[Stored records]
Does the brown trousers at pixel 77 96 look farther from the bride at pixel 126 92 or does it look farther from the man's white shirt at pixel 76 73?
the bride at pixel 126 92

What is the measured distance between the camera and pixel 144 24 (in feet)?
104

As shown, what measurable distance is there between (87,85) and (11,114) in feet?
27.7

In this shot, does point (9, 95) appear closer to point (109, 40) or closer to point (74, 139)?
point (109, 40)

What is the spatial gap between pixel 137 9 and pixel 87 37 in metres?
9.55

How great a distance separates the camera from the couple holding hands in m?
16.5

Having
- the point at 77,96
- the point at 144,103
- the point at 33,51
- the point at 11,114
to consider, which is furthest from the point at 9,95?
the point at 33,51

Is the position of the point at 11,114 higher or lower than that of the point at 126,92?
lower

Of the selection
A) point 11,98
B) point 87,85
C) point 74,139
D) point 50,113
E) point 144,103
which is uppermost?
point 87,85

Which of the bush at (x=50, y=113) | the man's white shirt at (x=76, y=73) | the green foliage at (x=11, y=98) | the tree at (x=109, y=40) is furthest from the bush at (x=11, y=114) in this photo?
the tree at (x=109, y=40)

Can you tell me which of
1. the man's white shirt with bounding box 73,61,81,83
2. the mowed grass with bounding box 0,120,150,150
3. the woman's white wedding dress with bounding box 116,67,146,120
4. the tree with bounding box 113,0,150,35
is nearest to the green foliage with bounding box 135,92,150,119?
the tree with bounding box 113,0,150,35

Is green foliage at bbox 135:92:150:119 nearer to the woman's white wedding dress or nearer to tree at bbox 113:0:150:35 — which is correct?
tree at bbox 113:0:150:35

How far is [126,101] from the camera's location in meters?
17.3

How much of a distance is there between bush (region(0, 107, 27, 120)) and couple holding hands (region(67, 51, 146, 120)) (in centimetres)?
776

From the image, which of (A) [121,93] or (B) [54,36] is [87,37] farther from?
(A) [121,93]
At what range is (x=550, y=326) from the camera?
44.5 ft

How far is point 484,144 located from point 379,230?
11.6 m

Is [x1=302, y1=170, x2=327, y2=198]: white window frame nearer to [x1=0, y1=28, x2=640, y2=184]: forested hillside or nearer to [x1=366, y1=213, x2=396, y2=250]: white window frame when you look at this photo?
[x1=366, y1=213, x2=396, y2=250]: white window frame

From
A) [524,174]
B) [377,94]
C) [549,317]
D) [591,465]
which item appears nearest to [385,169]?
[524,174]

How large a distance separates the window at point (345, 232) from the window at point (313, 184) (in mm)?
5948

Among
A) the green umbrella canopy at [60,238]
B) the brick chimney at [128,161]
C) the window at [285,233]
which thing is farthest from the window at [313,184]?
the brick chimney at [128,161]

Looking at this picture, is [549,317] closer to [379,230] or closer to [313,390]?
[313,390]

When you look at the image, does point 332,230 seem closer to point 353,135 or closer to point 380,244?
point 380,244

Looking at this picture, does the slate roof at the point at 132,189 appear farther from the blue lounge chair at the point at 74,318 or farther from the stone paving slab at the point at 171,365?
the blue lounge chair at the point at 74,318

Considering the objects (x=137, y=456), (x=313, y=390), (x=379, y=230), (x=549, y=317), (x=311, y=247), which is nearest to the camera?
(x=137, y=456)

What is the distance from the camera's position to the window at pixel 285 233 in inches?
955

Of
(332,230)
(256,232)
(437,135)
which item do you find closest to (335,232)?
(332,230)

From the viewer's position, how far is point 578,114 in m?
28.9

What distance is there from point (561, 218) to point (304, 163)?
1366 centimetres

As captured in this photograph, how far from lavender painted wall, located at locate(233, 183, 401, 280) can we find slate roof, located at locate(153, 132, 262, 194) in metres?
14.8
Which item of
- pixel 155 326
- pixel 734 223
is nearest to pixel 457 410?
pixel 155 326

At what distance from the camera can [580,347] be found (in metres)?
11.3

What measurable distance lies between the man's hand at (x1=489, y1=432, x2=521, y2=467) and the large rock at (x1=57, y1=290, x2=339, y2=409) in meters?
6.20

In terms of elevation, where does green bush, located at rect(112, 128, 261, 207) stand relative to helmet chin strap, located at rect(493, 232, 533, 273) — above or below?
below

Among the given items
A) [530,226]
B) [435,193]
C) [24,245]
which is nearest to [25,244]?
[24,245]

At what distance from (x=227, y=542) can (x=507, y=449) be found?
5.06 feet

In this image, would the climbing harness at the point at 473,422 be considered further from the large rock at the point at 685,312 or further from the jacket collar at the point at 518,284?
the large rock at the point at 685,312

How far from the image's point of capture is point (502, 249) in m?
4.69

Requirements —
Transcribe the material above in its entirety. Match it exactly.

Complete response —
Does the brown trousers at pixel 77 96 look farther from the bride at pixel 126 92 or does it look farther from the man's white shirt at pixel 76 73?
the bride at pixel 126 92

What is the measured distance between the camera and pixel 144 24 (in feet)?
104

As shown, what measurable distance is there between (87,85) and (11,114) in feet?
27.7

In this shot, does point (9, 95) appear closer to point (109, 40) or closer to point (74, 139)?
point (109, 40)

What is the spatial gap between pixel 137 9 and pixel 87 37 in metres?
9.55

How great a distance separates the camera from the couple holding hands in m?
16.5

Having
- the point at 77,96
- the point at 144,103
- the point at 33,51
- the point at 11,114
to consider, which is furthest from the point at 9,95?
the point at 33,51

Is the position of the point at 11,114 higher or lower than that of the point at 126,92?
lower

Of the selection
A) point 11,98
B) point 87,85
C) point 74,139
D) point 50,113
E) point 144,103
which is uppermost?
point 87,85

Which of the bush at (x=50, y=113) | the man's white shirt at (x=76, y=73) | the green foliage at (x=11, y=98) | the tree at (x=109, y=40) is furthest from the bush at (x=11, y=114) in this photo?
the tree at (x=109, y=40)

Can you tell me which of
1. the man's white shirt with bounding box 73,61,81,83
2. the mowed grass with bounding box 0,120,150,150
3. the woman's white wedding dress with bounding box 116,67,146,120
4. the tree with bounding box 113,0,150,35
is nearest to the green foliage with bounding box 135,92,150,119?
the tree with bounding box 113,0,150,35

Is green foliage at bbox 135:92:150:119 nearer to the woman's white wedding dress or nearer to tree at bbox 113:0:150:35 — which is correct?
tree at bbox 113:0:150:35

How far is [126,101] from the camera's location in meters?
17.3

How much of a distance is there between bush (region(0, 107, 27, 120)) and couple holding hands (region(67, 51, 146, 120)) (in centimetres)?
776

From the image, which of (A) [121,93] or (B) [54,36] is [87,37] farther from?
(A) [121,93]
At what range is (x=550, y=326) from the camera?
44.5 ft

How far is point 484,144 located from point 379,230?
11.6 m

Is [x1=302, y1=170, x2=327, y2=198]: white window frame nearer to [x1=0, y1=28, x2=640, y2=184]: forested hillside or nearer to [x1=366, y1=213, x2=396, y2=250]: white window frame when you look at this photo?
[x1=366, y1=213, x2=396, y2=250]: white window frame

From
A) [524,174]
B) [377,94]
C) [549,317]
D) [591,465]
which item appears nearest to [385,169]?
[524,174]

How large a distance separates the window at point (345, 232) from the window at point (313, 184) (in mm)?
5948

Among
A) the green umbrella canopy at [60,238]
B) the brick chimney at [128,161]
C) the window at [285,233]
which thing is farthest from the window at [313,184]?
the brick chimney at [128,161]

Looking at this picture, is [549,317] closer to [379,230] or closer to [313,390]?
[313,390]

When you look at the image, does point 332,230 seem closer to point 353,135 or closer to point 380,244?
point 380,244

Looking at this picture, does the slate roof at the point at 132,189 appear farther from the blue lounge chair at the point at 74,318 or farther from the stone paving slab at the point at 171,365?
the blue lounge chair at the point at 74,318

Considering the objects (x=137, y=456), (x=313, y=390), (x=379, y=230), (x=549, y=317), (x=311, y=247), which is nearest to the camera?
(x=137, y=456)

What is the distance from the camera's position to the window at pixel 285 233 in inches?
955

Of
(332,230)
(256,232)
(437,135)
which item do you find closest to (335,232)?
(332,230)

From the viewer's position, how far is point 578,114 in m?
28.9

What distance is there from point (561, 218) to point (304, 163)?
1366 centimetres

As captured in this photograph, how far from lavender painted wall, located at locate(233, 183, 401, 280) can we find slate roof, located at locate(153, 132, 262, 194) in metres?
14.8
Which item of
- pixel 155 326
- pixel 734 223
is nearest to pixel 457 410?
pixel 155 326

At what distance from the camera can [580,347] be found (in metres)?
11.3

What measurable distance lies between the man's hand at (x1=489, y1=432, x2=521, y2=467) and the large rock at (x1=57, y1=290, x2=339, y2=409) in meters?
6.20

In terms of elevation, where does green bush, located at rect(112, 128, 261, 207) stand relative to helmet chin strap, located at rect(493, 232, 533, 273) — above or below?
below

Among the given items
A) [530,226]
B) [435,193]
C) [24,245]
which is nearest to [25,244]?
[24,245]

At what distance from (x=227, y=542) can (x=507, y=449) be found?
5.06 feet

In this image, would the climbing harness at the point at 473,422 be considered further from the large rock at the point at 685,312 or further from the jacket collar at the point at 518,284?
the large rock at the point at 685,312

How far from the image's point of capture is point (502, 249) in m?
4.69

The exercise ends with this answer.